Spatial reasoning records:
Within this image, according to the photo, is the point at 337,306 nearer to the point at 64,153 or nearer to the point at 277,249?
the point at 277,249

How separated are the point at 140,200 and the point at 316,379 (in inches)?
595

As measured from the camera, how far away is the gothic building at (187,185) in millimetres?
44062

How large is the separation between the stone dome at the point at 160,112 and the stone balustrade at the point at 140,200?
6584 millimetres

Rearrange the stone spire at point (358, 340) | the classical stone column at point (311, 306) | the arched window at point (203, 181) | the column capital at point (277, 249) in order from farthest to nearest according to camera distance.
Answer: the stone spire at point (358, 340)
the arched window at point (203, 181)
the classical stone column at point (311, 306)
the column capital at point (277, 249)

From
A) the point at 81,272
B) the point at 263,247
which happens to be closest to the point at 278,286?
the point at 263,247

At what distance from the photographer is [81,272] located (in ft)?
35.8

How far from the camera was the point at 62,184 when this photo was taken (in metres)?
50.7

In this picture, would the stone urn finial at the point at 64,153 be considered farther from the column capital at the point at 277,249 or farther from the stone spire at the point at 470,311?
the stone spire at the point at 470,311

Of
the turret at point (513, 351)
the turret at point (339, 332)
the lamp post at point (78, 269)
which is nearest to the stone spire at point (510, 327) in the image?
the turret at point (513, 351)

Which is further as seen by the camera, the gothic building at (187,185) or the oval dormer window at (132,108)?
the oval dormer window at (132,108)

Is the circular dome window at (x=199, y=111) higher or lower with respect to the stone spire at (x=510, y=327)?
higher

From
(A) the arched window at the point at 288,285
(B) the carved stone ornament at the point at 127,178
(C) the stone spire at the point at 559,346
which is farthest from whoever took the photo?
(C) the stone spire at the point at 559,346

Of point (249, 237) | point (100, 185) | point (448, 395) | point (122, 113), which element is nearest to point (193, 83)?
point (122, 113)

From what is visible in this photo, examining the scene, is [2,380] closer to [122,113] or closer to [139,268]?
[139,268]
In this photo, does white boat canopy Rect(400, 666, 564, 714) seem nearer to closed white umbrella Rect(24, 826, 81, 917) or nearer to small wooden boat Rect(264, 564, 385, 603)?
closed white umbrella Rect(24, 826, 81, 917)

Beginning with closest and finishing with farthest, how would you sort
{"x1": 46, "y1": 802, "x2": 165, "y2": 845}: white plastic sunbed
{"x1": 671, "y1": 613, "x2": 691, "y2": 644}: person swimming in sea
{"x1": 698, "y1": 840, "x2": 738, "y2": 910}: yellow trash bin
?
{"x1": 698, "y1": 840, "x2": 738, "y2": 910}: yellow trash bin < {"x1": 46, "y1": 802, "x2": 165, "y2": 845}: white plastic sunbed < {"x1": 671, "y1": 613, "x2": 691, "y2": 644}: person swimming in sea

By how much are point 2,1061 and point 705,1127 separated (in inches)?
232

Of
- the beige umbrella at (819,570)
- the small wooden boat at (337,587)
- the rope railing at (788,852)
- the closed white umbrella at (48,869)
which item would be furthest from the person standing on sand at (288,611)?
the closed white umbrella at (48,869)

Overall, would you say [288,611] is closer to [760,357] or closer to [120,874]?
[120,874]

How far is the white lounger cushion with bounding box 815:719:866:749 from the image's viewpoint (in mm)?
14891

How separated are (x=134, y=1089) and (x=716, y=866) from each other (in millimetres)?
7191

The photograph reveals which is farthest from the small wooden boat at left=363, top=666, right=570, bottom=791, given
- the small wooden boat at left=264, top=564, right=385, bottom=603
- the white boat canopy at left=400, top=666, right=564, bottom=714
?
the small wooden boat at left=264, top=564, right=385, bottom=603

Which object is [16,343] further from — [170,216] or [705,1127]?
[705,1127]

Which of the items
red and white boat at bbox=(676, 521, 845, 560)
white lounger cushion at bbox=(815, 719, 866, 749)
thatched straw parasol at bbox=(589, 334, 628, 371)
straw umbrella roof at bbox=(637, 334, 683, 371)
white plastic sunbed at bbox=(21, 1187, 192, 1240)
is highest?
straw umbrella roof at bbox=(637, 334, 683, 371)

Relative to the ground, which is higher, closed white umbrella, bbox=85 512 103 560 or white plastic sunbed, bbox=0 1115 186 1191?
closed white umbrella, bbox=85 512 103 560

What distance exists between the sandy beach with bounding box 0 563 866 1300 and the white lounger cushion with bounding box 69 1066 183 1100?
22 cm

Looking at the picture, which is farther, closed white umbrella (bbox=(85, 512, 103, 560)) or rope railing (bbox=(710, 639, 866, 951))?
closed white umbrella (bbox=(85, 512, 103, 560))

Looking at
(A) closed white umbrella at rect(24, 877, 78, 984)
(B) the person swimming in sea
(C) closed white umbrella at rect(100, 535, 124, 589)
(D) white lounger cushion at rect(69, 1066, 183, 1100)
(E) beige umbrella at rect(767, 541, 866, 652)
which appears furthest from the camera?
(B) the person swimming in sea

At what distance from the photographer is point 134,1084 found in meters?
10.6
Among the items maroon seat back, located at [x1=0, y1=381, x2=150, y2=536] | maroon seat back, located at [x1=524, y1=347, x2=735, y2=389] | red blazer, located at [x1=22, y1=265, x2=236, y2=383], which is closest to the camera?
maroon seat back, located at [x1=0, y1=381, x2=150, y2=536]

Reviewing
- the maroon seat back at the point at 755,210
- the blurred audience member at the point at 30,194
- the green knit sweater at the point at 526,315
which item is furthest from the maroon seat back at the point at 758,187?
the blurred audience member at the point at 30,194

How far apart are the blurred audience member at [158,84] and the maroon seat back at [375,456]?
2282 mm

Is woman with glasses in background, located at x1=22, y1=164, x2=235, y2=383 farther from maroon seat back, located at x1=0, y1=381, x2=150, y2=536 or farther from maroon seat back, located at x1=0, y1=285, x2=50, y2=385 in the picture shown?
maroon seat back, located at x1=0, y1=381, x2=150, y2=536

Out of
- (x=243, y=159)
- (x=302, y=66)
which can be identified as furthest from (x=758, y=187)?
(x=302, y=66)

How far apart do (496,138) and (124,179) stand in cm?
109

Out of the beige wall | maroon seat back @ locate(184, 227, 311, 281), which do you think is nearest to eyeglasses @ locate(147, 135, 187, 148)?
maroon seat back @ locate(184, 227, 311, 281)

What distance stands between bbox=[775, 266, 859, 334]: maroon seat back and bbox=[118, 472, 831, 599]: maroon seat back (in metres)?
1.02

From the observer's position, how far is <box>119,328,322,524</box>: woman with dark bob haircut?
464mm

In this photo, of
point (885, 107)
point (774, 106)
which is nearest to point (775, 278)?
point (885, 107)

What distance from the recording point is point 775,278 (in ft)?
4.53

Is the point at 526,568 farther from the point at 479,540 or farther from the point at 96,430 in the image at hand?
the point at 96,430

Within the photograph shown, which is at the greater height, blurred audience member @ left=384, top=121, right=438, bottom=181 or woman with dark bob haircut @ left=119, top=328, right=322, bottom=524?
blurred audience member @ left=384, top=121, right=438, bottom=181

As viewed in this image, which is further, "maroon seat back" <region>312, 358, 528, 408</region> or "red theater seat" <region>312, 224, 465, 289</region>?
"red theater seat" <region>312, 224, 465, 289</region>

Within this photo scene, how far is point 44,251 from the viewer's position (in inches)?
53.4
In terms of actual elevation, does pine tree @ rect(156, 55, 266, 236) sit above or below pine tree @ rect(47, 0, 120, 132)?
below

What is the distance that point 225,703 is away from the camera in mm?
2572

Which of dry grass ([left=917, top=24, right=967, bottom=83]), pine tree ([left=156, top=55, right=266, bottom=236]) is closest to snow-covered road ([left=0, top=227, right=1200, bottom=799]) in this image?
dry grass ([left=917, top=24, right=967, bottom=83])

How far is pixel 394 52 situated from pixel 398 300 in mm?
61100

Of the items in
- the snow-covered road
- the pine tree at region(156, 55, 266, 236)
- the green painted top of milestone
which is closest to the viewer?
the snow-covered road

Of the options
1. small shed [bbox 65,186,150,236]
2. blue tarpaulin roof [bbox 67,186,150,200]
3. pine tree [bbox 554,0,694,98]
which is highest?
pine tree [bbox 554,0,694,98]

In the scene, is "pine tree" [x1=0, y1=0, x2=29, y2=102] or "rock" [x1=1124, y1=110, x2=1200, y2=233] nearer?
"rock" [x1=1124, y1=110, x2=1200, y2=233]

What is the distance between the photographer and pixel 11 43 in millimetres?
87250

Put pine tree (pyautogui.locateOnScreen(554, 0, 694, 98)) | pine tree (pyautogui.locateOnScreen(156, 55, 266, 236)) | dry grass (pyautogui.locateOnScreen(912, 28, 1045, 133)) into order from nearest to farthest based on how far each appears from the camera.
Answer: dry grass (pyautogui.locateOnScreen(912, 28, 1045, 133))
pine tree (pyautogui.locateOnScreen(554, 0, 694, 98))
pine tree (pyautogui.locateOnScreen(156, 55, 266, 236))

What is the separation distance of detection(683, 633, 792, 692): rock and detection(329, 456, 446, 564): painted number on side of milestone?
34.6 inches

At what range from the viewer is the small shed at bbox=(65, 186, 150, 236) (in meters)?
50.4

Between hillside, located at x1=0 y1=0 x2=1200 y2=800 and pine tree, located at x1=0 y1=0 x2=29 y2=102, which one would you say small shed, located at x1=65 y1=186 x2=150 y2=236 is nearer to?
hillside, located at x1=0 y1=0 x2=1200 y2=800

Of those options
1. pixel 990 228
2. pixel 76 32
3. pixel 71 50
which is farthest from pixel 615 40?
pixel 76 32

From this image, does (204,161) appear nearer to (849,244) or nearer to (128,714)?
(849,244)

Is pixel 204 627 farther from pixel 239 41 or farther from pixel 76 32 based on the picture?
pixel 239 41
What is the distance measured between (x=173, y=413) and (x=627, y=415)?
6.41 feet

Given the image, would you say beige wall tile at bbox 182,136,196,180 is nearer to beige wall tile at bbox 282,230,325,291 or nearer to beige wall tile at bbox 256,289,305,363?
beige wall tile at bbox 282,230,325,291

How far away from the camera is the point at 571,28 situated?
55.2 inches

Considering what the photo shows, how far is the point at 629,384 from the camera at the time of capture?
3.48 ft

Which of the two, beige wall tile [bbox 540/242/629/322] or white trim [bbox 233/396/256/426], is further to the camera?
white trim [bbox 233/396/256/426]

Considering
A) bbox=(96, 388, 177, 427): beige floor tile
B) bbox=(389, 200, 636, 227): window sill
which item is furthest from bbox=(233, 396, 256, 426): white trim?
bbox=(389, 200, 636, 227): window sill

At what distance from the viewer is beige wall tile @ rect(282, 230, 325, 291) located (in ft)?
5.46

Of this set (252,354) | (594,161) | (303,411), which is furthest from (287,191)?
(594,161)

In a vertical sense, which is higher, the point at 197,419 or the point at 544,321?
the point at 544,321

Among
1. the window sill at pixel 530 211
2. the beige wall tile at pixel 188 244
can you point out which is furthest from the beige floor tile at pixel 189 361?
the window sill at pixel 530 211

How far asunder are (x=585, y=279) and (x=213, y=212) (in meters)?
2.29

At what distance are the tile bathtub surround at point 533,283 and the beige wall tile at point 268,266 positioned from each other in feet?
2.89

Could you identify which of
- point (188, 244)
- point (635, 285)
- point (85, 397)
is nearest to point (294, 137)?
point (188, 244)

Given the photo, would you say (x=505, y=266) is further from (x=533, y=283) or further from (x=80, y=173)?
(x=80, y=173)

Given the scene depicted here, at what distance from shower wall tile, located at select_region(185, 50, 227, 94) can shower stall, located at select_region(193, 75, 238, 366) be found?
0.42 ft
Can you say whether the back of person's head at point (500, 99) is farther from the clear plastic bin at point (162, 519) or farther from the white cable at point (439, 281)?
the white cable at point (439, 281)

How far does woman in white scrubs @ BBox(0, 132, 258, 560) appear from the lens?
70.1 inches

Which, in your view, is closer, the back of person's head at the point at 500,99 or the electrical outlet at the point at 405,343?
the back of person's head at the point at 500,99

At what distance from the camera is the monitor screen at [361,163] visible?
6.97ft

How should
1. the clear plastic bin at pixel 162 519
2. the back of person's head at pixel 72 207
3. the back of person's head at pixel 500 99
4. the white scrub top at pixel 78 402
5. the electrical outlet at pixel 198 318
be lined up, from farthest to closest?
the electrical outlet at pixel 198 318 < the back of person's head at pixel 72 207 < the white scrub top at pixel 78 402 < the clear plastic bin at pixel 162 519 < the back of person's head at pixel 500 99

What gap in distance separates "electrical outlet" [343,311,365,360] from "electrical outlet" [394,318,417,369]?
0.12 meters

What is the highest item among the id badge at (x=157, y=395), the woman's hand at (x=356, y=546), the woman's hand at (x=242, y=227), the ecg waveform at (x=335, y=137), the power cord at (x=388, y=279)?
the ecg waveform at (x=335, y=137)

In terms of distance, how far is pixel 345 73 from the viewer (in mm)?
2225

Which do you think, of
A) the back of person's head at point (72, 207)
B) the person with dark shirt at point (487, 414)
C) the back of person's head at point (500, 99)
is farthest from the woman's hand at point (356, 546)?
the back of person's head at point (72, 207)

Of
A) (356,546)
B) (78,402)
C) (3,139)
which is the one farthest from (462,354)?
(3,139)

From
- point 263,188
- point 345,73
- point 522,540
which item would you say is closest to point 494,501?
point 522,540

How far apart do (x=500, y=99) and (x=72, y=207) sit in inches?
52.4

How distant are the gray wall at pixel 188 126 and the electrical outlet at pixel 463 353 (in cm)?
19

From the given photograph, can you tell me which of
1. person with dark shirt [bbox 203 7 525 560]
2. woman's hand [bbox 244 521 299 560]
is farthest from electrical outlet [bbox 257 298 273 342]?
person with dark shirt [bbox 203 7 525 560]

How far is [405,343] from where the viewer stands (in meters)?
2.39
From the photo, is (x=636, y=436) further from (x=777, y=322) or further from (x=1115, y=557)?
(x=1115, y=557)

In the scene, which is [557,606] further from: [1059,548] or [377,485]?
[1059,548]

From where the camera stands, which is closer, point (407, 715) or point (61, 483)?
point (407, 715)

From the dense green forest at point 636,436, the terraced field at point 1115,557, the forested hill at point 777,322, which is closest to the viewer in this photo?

▶ **Goal of the exercise**:
Reproduce exactly the lines from the one containing "How far apart do (x=500, y=99)" through the last line of the records above, including both, and nothing else.

▶ **Answer to the task**:
How far apart do (x=500, y=99) and (x=72, y=207) sit in inches?
52.4

How distant are the gray wall at pixel 188 126 and the electrical outlet at pixel 463 353 (in cm)?
19

From the given photograph, can you tell me which of
1. person with dark shirt [bbox 203 7 525 560]
2. woman's hand [bbox 244 521 299 560]
is farthest from electrical outlet [bbox 257 298 273 342]?
person with dark shirt [bbox 203 7 525 560]

How far is [405,343] from where the viewer stands (in meters)?
2.39
From the photo, is (x=636, y=436) further from (x=777, y=322) or further from (x=1115, y=557)?
(x=1115, y=557)

In the scene, which is [557,606] further from: [1059,548] or [377,485]?
[1059,548]

From where the camera stands, which is closer, point (407, 715) or point (61, 483)?
point (407, 715)

From the dense green forest at point 636,436, the terraced field at point 1115,557, the forested hill at point 777,322, which is closest to the viewer in this photo?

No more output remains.